Can you transcribe every record below exactly as it appears?

_The input:_
▼▼▼

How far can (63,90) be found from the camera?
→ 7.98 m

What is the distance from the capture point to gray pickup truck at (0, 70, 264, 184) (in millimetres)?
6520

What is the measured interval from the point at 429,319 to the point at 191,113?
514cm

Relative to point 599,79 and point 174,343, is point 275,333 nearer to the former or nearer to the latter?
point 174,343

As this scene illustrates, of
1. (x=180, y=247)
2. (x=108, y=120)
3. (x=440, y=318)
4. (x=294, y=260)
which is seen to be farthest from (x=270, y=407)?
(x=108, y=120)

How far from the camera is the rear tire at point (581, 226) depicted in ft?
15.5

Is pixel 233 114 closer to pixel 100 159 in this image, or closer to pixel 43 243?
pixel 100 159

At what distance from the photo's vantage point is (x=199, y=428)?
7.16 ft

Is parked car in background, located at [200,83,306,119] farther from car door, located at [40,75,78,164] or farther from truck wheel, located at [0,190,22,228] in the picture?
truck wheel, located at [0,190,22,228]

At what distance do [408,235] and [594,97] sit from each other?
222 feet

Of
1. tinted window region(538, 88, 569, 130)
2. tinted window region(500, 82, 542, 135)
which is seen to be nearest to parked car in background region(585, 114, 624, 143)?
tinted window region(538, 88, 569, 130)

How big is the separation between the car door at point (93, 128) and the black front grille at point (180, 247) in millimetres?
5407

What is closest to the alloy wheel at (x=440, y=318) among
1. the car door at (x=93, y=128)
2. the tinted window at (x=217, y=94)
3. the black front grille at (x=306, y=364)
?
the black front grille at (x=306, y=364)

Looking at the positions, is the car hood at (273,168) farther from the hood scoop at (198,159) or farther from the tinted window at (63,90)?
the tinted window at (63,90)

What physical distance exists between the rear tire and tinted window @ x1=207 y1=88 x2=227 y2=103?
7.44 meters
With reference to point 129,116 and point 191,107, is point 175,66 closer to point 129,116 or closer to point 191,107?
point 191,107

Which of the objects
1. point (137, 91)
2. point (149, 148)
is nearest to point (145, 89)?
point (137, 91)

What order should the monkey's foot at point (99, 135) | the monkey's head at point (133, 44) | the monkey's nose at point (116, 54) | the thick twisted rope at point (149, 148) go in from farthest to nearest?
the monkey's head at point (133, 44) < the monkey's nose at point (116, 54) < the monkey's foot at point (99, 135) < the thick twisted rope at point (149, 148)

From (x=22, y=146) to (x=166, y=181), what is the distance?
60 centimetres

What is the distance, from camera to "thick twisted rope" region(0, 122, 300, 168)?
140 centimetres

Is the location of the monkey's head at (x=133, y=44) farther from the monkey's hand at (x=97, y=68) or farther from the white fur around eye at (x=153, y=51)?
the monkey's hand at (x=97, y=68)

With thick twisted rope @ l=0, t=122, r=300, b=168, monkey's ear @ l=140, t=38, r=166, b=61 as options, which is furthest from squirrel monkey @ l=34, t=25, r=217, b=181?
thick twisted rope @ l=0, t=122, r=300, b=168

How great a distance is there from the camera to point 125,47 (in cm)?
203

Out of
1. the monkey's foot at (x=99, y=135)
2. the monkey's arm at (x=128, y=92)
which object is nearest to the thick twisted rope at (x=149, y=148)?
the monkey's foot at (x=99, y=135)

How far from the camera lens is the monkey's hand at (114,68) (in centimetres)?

▲▲▲

_Exercise answer:_
How far can (63,90) be found from the camera?
→ 7.98 m

What is the distance from the capture point to gray pickup truck at (0, 70, 264, 184) (in millimetres)?
6520

What is the measured interval from the point at 429,319 to the point at 191,113?
514cm

Relative to point 599,79 and point 174,343, is point 275,333 nearer to the former or nearer to the latter?
point 174,343

As this scene illustrates, of
1. (x=180, y=247)
2. (x=108, y=120)
3. (x=440, y=318)
4. (x=294, y=260)
which is seen to be farthest from (x=270, y=407)?
(x=108, y=120)

How far from the camera is the rear tire at point (581, 226) depicted in ft?
15.5

Is pixel 233 114 closer to pixel 100 159 in this image, or closer to pixel 43 243?
pixel 100 159

At what distance from the photo's vantage point is (x=199, y=428)?
7.16 ft

Is parked car in background, located at [200,83,306,119] farther from car door, located at [40,75,78,164] or farther from truck wheel, located at [0,190,22,228] in the picture?
truck wheel, located at [0,190,22,228]

At what distance do [408,235] and [594,97] sit from each other?
222 feet

Of
1. tinted window region(538, 88, 569, 130)
2. tinted window region(500, 82, 542, 135)
which is seen to be nearest to parked car in background region(585, 114, 624, 143)?
tinted window region(538, 88, 569, 130)

How big is the separation between the car door at point (93, 128) and the black front grille at point (180, 247) in millimetres?
5407

What is closest to the alloy wheel at (x=440, y=318) among
1. the car door at (x=93, y=128)
2. the tinted window at (x=217, y=94)
3. the black front grille at (x=306, y=364)
?
the black front grille at (x=306, y=364)

Looking at the positions, is the car hood at (273,168) farther from the hood scoop at (198,159) or farther from the tinted window at (63,90)?
the tinted window at (63,90)

What physical distance exists between the rear tire and tinted window @ x1=207 y1=88 x2=227 y2=103?
7.44 meters
With reference to point 129,116 and point 191,107, is point 175,66 closer to point 129,116 or closer to point 191,107?
point 191,107

Which of the objects
1. point (137, 91)
2. point (149, 148)
is nearest to point (145, 89)?
point (137, 91)

What order should the monkey's foot at point (99, 135) | the monkey's head at point (133, 44) | the monkey's nose at point (116, 54) | the thick twisted rope at point (149, 148) go in from farthest to nearest?
the monkey's head at point (133, 44) < the monkey's nose at point (116, 54) < the monkey's foot at point (99, 135) < the thick twisted rope at point (149, 148)

From (x=22, y=146) to (x=166, y=181), what is the distance?
60 centimetres

What is the distance, from camera to "thick twisted rope" region(0, 122, 300, 168)?
140 centimetres

Is the location of the monkey's head at (x=133, y=44) farther from the monkey's hand at (x=97, y=68) or farther from the white fur around eye at (x=153, y=51)?
the monkey's hand at (x=97, y=68)

With thick twisted rope @ l=0, t=122, r=300, b=168, monkey's ear @ l=140, t=38, r=166, b=61 as options, which is furthest from squirrel monkey @ l=34, t=25, r=217, b=181?
thick twisted rope @ l=0, t=122, r=300, b=168

How great a distance is there from the camera to point 125,47 (in cm)?
203

Out of
1. the monkey's foot at (x=99, y=135)
2. the monkey's arm at (x=128, y=92)
which object is nearest to the thick twisted rope at (x=149, y=148)?
the monkey's foot at (x=99, y=135)

How far from the camera lens is the monkey's hand at (114,68) (in centimetres)?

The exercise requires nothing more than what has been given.